Stated problem 1
In the rows, rewrite everything from the line containing "How far apart" down through the line containing "Answer: point (305, 31)", changing "finger" to "thumb" and leaving all else the same.

The following is a run-down of the six big lies at the centre of the Coalition’s latest attack on the environment…

It’s the economy versus the environment

Last week Prime Minister Tony Abbott declared that the world only had one planet (true enough) and that we should try to protect it. But he was damned if was going to sacrifice the economy just to save the environment. The Fairfax economics editor Ross Gittins shows the stupidity of this thinking in this analysis today, pointing out that the economy was in fact a wholly owned subsidiary of the environment. Gittins writes that two characteristics of economists stand out when it comes to climate change. First, they accept what the scientists are telling us without argument, and they don’t believe we can go on thinking “the economy” can be kept in a separate box to “the environment”. There are major interactions between the two that can’t be ignored.

Spatial relation data
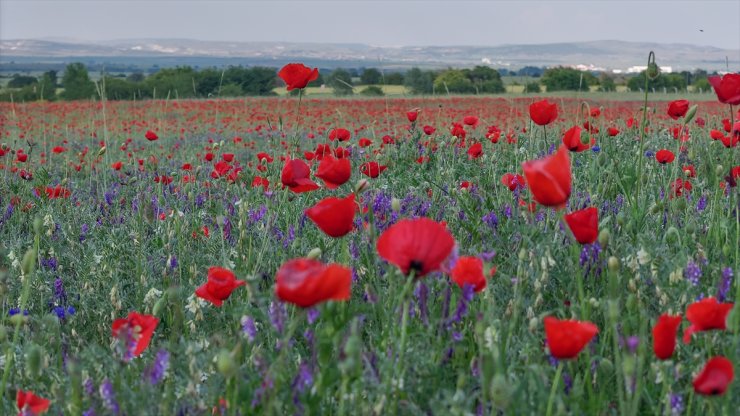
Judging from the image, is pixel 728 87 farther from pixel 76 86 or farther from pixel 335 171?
pixel 76 86

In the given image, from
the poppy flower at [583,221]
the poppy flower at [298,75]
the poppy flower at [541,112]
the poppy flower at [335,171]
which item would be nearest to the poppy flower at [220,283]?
the poppy flower at [335,171]

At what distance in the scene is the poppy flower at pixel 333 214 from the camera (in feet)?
5.58

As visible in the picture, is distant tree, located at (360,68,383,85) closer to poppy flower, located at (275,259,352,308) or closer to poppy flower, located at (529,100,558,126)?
poppy flower, located at (529,100,558,126)

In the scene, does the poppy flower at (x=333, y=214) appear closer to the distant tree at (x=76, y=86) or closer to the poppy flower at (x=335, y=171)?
the poppy flower at (x=335, y=171)

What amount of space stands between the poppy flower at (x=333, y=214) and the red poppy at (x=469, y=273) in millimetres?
243

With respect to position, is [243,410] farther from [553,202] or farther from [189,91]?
[189,91]

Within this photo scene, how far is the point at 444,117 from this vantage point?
10703 millimetres

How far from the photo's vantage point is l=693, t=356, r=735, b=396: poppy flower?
125 cm

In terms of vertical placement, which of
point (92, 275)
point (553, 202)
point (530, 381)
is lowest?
point (92, 275)

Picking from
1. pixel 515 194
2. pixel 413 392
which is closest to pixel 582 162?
pixel 515 194

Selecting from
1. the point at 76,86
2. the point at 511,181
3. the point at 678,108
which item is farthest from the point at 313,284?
the point at 76,86

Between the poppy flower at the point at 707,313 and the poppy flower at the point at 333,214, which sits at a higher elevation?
the poppy flower at the point at 333,214

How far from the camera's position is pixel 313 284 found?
4.00ft

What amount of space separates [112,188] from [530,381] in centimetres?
410
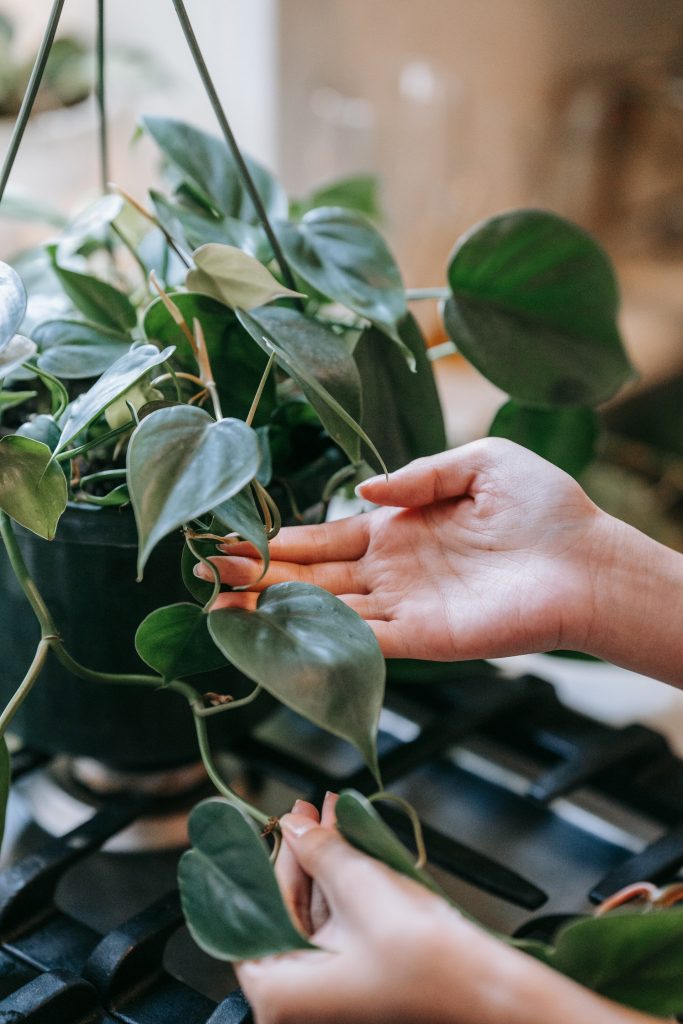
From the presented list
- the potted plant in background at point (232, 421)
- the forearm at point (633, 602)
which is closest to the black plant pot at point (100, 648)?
the potted plant in background at point (232, 421)

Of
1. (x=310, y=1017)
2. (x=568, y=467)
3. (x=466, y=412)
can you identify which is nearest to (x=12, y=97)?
(x=466, y=412)

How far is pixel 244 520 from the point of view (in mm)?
402

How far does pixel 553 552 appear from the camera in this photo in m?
0.49

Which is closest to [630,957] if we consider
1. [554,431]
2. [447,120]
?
[554,431]

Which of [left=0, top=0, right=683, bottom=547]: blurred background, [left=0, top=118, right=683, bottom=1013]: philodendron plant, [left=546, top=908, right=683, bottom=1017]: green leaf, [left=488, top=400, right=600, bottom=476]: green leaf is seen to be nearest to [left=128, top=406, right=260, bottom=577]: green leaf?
[left=0, top=118, right=683, bottom=1013]: philodendron plant

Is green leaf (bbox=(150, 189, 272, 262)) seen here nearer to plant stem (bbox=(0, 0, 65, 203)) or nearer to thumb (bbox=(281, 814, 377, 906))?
plant stem (bbox=(0, 0, 65, 203))

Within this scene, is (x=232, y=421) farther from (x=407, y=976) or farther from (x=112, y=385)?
(x=407, y=976)

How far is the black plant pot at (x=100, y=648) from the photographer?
1.64ft

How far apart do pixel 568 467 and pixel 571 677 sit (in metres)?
0.20

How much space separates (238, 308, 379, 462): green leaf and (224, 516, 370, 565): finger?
0.18 feet

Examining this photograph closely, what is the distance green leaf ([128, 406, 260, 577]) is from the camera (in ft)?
1.15

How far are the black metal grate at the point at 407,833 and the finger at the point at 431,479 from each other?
220 millimetres

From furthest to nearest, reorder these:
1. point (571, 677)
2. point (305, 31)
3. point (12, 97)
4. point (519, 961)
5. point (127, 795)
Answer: point (305, 31) → point (12, 97) → point (571, 677) → point (127, 795) → point (519, 961)

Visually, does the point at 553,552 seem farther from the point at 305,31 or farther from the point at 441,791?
the point at 305,31
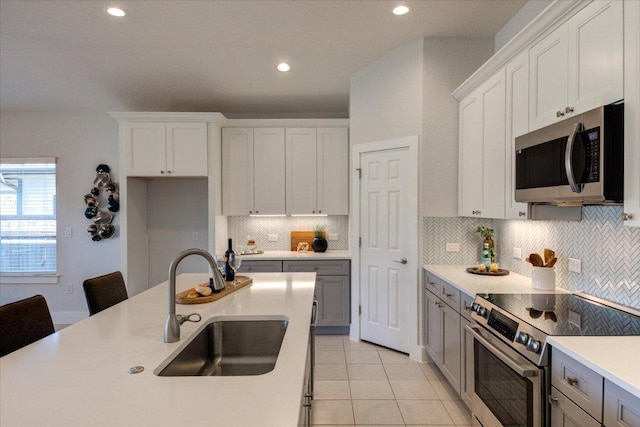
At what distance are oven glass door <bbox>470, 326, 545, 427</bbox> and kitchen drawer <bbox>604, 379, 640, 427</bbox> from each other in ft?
1.13

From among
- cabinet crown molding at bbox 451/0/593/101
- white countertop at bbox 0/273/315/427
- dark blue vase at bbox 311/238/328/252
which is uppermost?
cabinet crown molding at bbox 451/0/593/101

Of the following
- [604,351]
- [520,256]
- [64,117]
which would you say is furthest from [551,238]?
[64,117]

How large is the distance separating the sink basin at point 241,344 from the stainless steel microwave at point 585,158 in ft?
4.89

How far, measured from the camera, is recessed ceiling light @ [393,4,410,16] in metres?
2.81

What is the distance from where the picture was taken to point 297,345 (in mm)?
1422

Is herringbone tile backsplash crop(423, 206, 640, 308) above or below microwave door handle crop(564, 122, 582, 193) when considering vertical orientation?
below

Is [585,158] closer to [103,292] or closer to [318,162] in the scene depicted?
[103,292]

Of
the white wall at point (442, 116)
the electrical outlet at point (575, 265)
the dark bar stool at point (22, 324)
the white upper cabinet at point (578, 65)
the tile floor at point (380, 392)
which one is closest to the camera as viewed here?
the dark bar stool at point (22, 324)

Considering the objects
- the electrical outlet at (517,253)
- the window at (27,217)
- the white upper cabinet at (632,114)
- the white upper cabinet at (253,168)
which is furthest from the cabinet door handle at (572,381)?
the window at (27,217)

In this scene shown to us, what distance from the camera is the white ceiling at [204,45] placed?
9.23 feet

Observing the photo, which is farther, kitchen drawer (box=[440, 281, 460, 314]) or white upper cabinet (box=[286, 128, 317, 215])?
white upper cabinet (box=[286, 128, 317, 215])

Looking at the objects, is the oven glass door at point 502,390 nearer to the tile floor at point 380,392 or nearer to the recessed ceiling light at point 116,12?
the tile floor at point 380,392

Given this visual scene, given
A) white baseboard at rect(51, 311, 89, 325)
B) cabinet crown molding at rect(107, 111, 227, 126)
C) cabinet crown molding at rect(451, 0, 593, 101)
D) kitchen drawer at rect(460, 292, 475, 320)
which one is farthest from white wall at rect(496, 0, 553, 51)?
white baseboard at rect(51, 311, 89, 325)

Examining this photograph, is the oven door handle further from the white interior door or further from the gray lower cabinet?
the gray lower cabinet
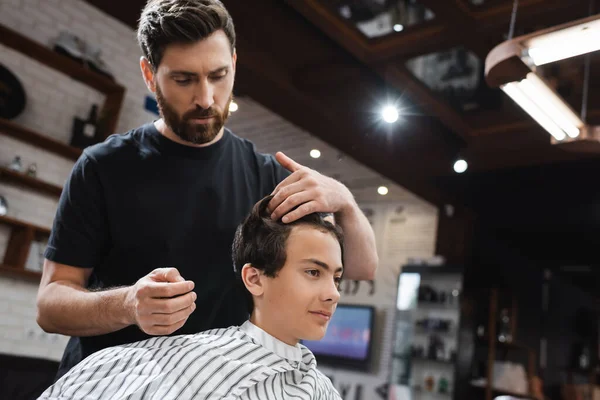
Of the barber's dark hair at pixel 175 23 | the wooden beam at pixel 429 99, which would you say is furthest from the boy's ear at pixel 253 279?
the wooden beam at pixel 429 99

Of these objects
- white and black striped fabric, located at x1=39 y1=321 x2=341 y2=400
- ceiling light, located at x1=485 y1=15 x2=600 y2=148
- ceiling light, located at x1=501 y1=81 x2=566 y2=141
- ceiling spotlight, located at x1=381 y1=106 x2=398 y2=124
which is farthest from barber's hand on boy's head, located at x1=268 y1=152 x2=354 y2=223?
ceiling spotlight, located at x1=381 y1=106 x2=398 y2=124

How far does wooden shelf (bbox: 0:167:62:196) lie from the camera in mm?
3844

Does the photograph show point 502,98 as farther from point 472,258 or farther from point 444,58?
point 472,258

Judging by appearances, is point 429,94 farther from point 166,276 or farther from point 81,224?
point 166,276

Stated problem 2
In the text excerpt, what does Ross Gittins point out the economy is?

Task answer 1
How far apart do pixel 568 467 and pixel 571 677 sit (in metres)?
0.20

How much space separates (238, 308, 379, 462): green leaf and (224, 516, 370, 565): thumb?
0.18 feet

Examining this photograph closely, what is the distance green leaf ([128, 406, 260, 577]) is from the camera (in ft)?
1.15

How far are the black metal grate at the point at 407,833 and the thumb at the point at 431,479 from each other?
220 millimetres

From furthest to nearest, reorder these:
1. point (571, 677)
2. point (305, 31)
3. point (12, 97)
4. point (519, 961)
5. point (127, 795)
Answer: point (305, 31) → point (12, 97) → point (571, 677) → point (127, 795) → point (519, 961)

Task answer 2
A wholly owned subsidiary of the environment.